Plants that are on the margin of suitability for this area are dying. People want plants for their gardens that are distinctly different. This creates interest and keeps gardens from being boring.

Unfortunately, most "different" plants are plants that are on the margins of suitability for our area.

Daphne odora is an example. This is a fantastic plant when it does well. However, it is very fickle in our area. It does great in Columbia and Charleston, where they are common. In our area Daphne suffers from cold damage and is prone to root rot.

Dwarf Alberta Spruce is another plant that is marginal in our area. This plant is gorgeous and grows into a perfect pyramidal shape. It is a superb plant to use in formal gardens and looks great in a nice container.

The problem is, it looks great in a nice container for a few months until it dies. It is simply too hot in our area for dwarf Alberta Spruce. If you have one that is thriving, count your blessings and water it more than you think you need to.

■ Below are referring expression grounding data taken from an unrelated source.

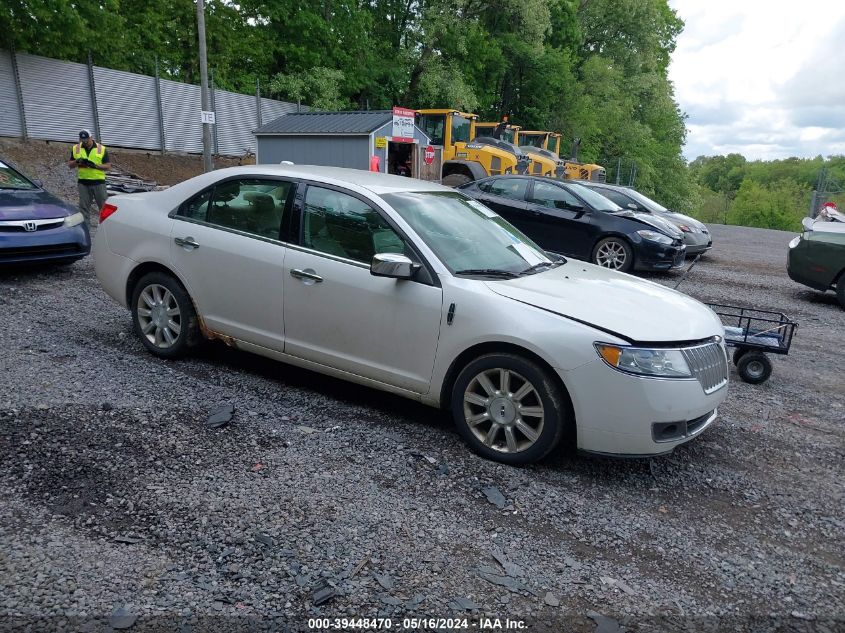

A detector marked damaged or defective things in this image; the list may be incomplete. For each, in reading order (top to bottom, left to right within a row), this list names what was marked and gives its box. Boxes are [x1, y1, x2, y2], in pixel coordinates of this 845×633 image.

cracked headlight [596, 344, 688, 378]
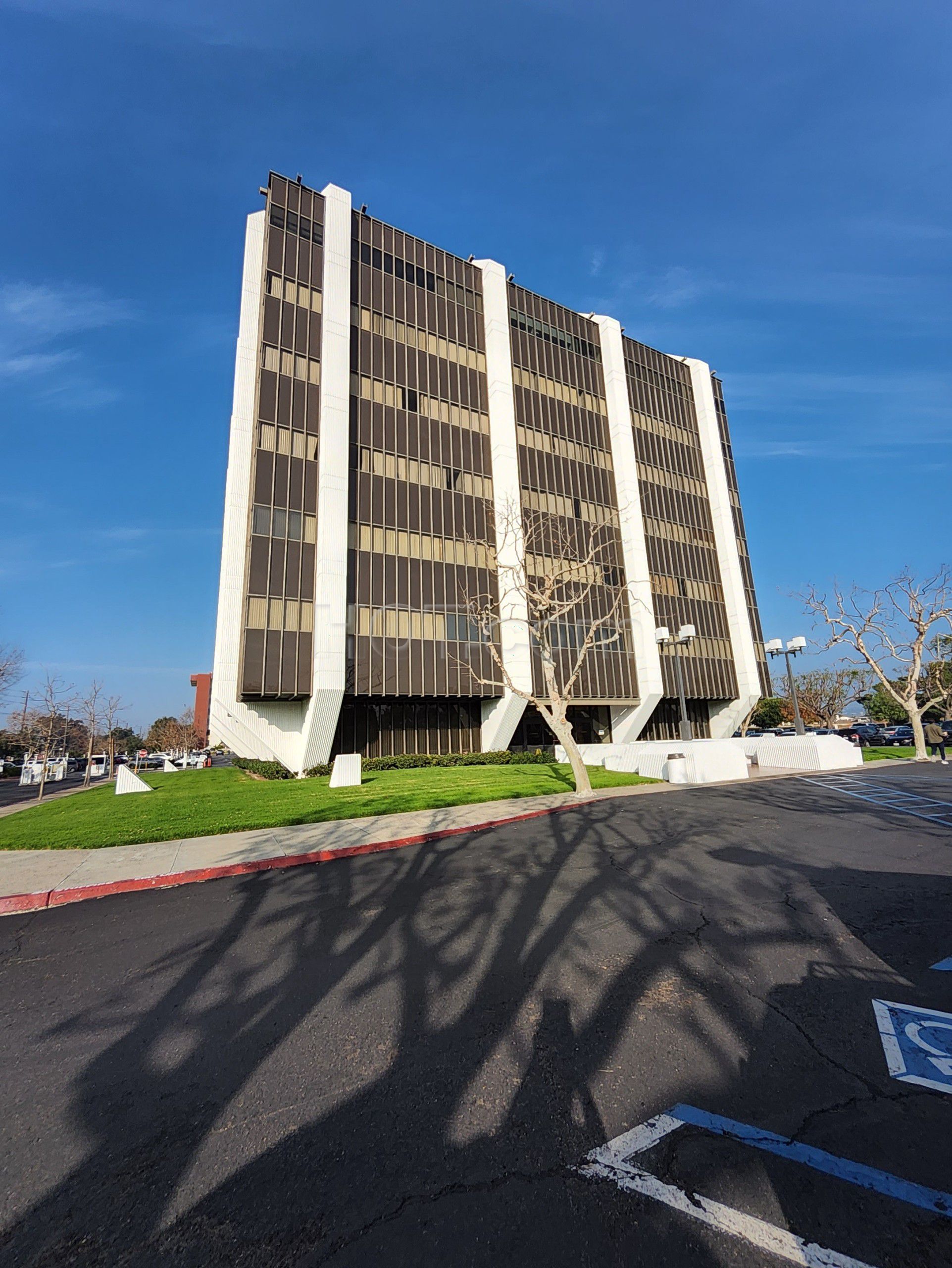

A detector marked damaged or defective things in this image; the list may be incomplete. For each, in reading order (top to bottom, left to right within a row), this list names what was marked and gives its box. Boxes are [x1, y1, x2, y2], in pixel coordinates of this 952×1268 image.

cracked asphalt [1, 755, 952, 1263]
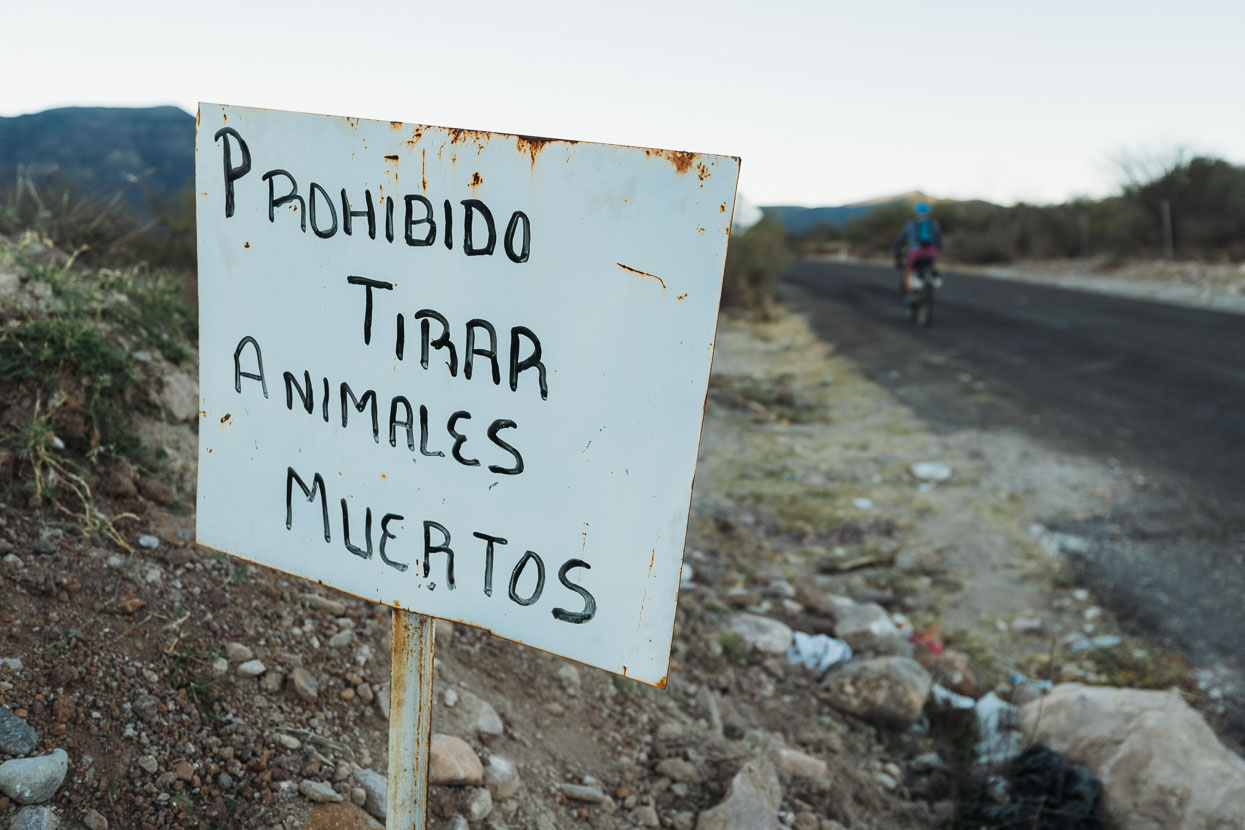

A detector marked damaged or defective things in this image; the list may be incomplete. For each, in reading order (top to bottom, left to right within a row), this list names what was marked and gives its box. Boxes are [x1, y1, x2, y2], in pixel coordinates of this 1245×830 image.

rust stain on sign [617, 267, 667, 293]
rusty metal sign [194, 105, 737, 686]
rusted post [388, 607, 438, 826]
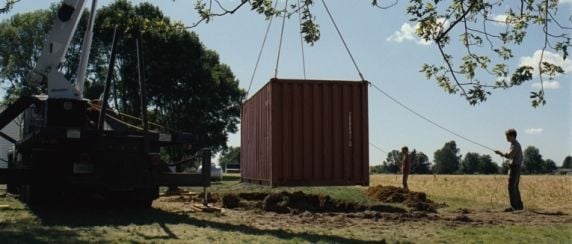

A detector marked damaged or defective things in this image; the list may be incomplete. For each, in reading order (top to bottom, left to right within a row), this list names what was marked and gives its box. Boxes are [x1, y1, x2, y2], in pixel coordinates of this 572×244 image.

rust stain on container [239, 79, 368, 186]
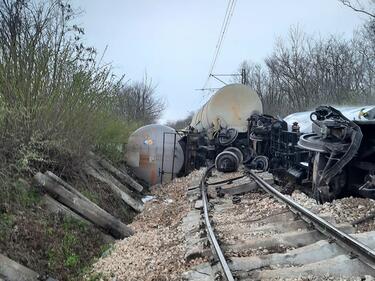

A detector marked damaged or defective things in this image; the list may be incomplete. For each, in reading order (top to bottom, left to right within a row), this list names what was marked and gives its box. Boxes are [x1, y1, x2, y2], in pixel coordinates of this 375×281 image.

damaged railway track [184, 167, 375, 278]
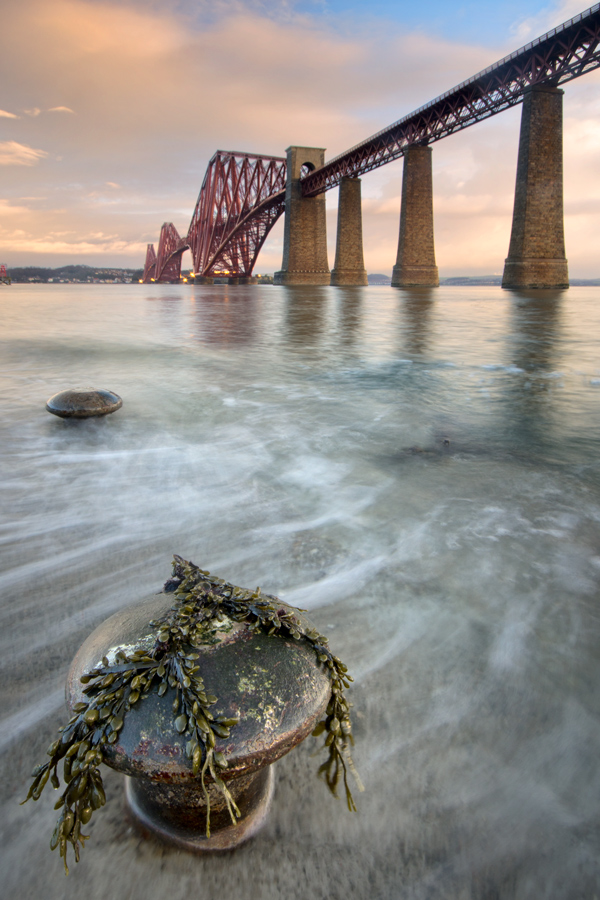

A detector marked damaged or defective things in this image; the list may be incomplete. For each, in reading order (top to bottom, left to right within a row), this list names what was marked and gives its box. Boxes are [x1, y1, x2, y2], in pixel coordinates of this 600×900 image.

rusty metal base [127, 764, 278, 856]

If you haven't aerated and overseeded your fescue lawn by now, be sure to do so right away. This is the optimal time for this procedure. Established lawns should have fescue seed applied at the rate of three pounds per thousand square feet of lawn area.

Use the same amount of seed starter fertilizer (high middle number phosphorus). New lawns require seven pounds per thousand square feet of seed and fertilizer. Lime is beneficial. It requires a soil test to determine the right amount to apply. With a heavy clay soil and poor percolation, gypsum is beneficial.

If you have a warm season lawn such as Bermuda, centipede or zoysia you should apply pre-emergent herbicides at this time. This will really make a difference next spring.

One of the most aggravating things about these grasses is the presence of poanna. Right now poanna seeds are lying in wait all over the surface of your yard. They are biding their time, just waiting for a warm day in February when they will burst forth in all their glory. They look like cute little green grasses for several weeks.

Before you realize it, they form profuse white flowering seed heads all over your well manicured lawn. Now they are not so cute. Poanna dies out in 80-degrees weather, but those seed heads have started the cycle all over again and have the ability to ruin the attractive look you so desire. Apply pre-emergent herbicides now so you won't have a problem next spring.

Whatever you do, be sure to water. The conjunction of mountain wedges, the Bermuda triangle and Washington does not bode well.